Whole blood was collected at a single study center from an initial cohort of 12 SPMS patients and 12 HC and a replication cohort of 12 SPMS and 10 HC. All patients were diagnosed with SPMS according to the McDonald criteria [8] and demonstrated EDSS progression without evidence of relapse in the 24 months prior to collection. Controls were age (±5 years) and gender matched (Table 1). The SPMS patient group was free of MS-specific treatments for a minimum period of 6 months prior to collection. Samples were collected at the John Hunter Hospital, and laboratory work was conducted at the Hunter Medical Research Institute, Newcastle.
Table 1

Details of SPMS and healthy control individuals

 

Next generation sequencing

Replication cohort

SPMS

HC

SPMS

HC

Number

12

12

12

10

Female

9

9

8

5

Age in years (mean ± SD)

60.2 ± 8.3

61.3 ± 9.5

61.4.0 ± 6.5

60.1 ± 5.9

EDSS (mean ± SD)

6.9 ± 0.9

NA

5.9 ± 1.0

NA

Active SPMS

3

NA

4

NA

Disease duration in years (mean ± SD)

25.6 ± 11.1

NA

18.3 ± 6.5

NA

Progression duration (mean ± SD)

10.8 ± 8.1

NA

8.9 ± 6.2

NA

EDSS expanded disability status scale, SD standard deviation, NA not applicable

Blood sample processing

PBMCs were isolated from 45 mL of heparinized whole blood by density gradient centrifugation on lymphoprep (Axis-Shield PoC AS, Norway). CD4+ T cells were enriched from the PBMCs using EasySep magnetic negative selection according to the manufacturer’s protocol (StemCell Technologies, Canada). The purity of the CD4+ selection was assessed by flow cytometry using a FITC-conjugated anti-CD4 antibody (anti-human CD4 antibody, clone OTK4, FITC, catalog# 60016FI, StemCell Technologies, Canada) on a BD FACSCanto II flow cytometer and then analyzed using FACSDiva software (BD Biosciences, USA) at the Analytical Biomolecular Research Facility of the University of Newcastle.
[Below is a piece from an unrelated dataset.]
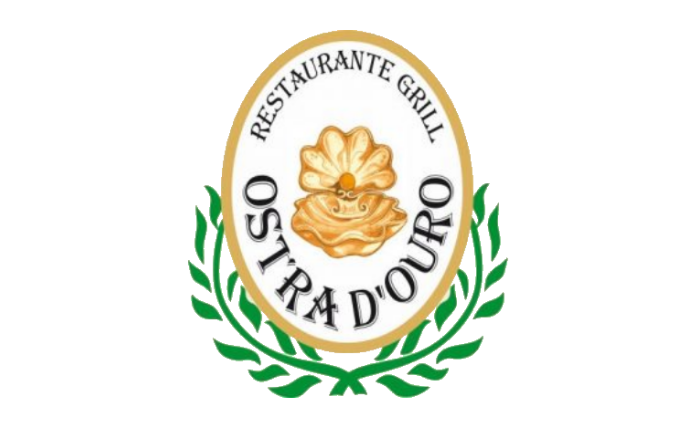 Ostra D'Ouro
All samples met a minimum purity threshold of >90 %.

RNA isolation

Total RNA was isolated from the CD4+ T cells using the miRNeasy Mini kit (Qiagen, USA) following the manufacturer’s instructions. The quality of the RNA was assessed using the RNA 6000 Nano kit on a 2100 Bioanalyzer (Agilent Technologies, USA); a RNA integrity number greater than 8 was deemed suitable for sequencing and reverse transcription quantitative polymerase chain reaction (RT-qPCR). Purity was measured on an Epoch spectrophotometer (BioTek, USA), and concentration was measured using the high-sensitivity RNA kit on Qubit 2.0 Fluorometer (Life Technologies, Thermo Fisher Scientific, USA).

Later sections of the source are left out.